Nous devons également donner la priorité à la protection des civils dans le cadre des opérations de paix des Nations Unies et veiller à ce que les missions des Nations Unies aient la capacité de s’acquitter de leurs mandats.  Le Conseil de sécurité a un rôle central à jouer ici.  Je demande à tous les États Membres de faire de l’approbation des Principes de Kigali sur la protection des civils une priorité, sans plus tarder.

Troisièmement, nous devons faire davantage pour prévenir les déplacements forcés et trouver des solutions durables pour les réfugiés et les déplacés.  Il nous faut un accord robuste et global pour rétablir l’intégrité du régime international de protection des réfugiés, conformément au respect du droit international des réfugiés, et nous devons nous engager à agir pour améliorer la situation des déplacés. 

Nous devons également nous attaquer aux causes des déplacements de populations.  Pour ce faire, nous devons nous attaquer aux causes profondes des conflits en investissant dans un développement inclusif et durable; en promouvant tous les droits de l’homme –civils, politiques, économiques, sociaux et culturels– et l’état de droit; en renforçant la gouvernance et les institutions; et en renforçant les capacités de médiation, du niveau local au niveau des gouvernements.

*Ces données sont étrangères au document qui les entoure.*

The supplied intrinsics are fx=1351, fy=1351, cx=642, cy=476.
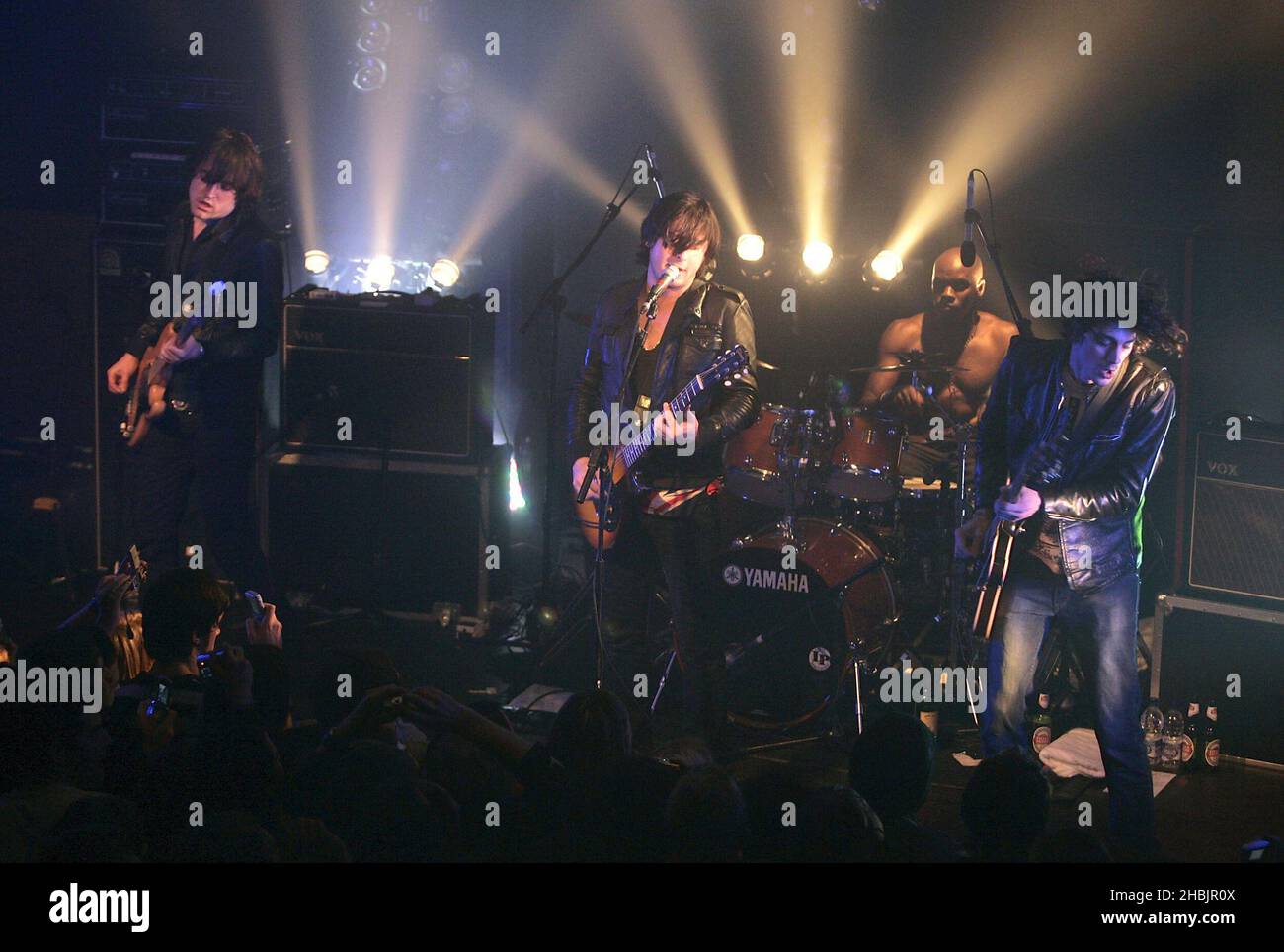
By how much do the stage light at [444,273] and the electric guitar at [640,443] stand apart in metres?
4.05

Personne n’est gagnant dans les guerres d’aujourd’hui; tout le monde est perdant.  Je lance un appel à tous les dirigeants, aux parties à des conflits et à ceux qui ont une certaine influence pour qu’ils mettent fin à ces conflits qui font rage et pour qu’ils fassent tout ce qui est en leur pouvoir pour éviter que d’autres conflits n’éclatent. 

Prévenir les conflits et y mettre fin est ma première priorité en tant que Secrétaire général.  J’appelle tout le monde à en faire également une priorité, pour le bien des millions de civils qui souffrent de par le monde.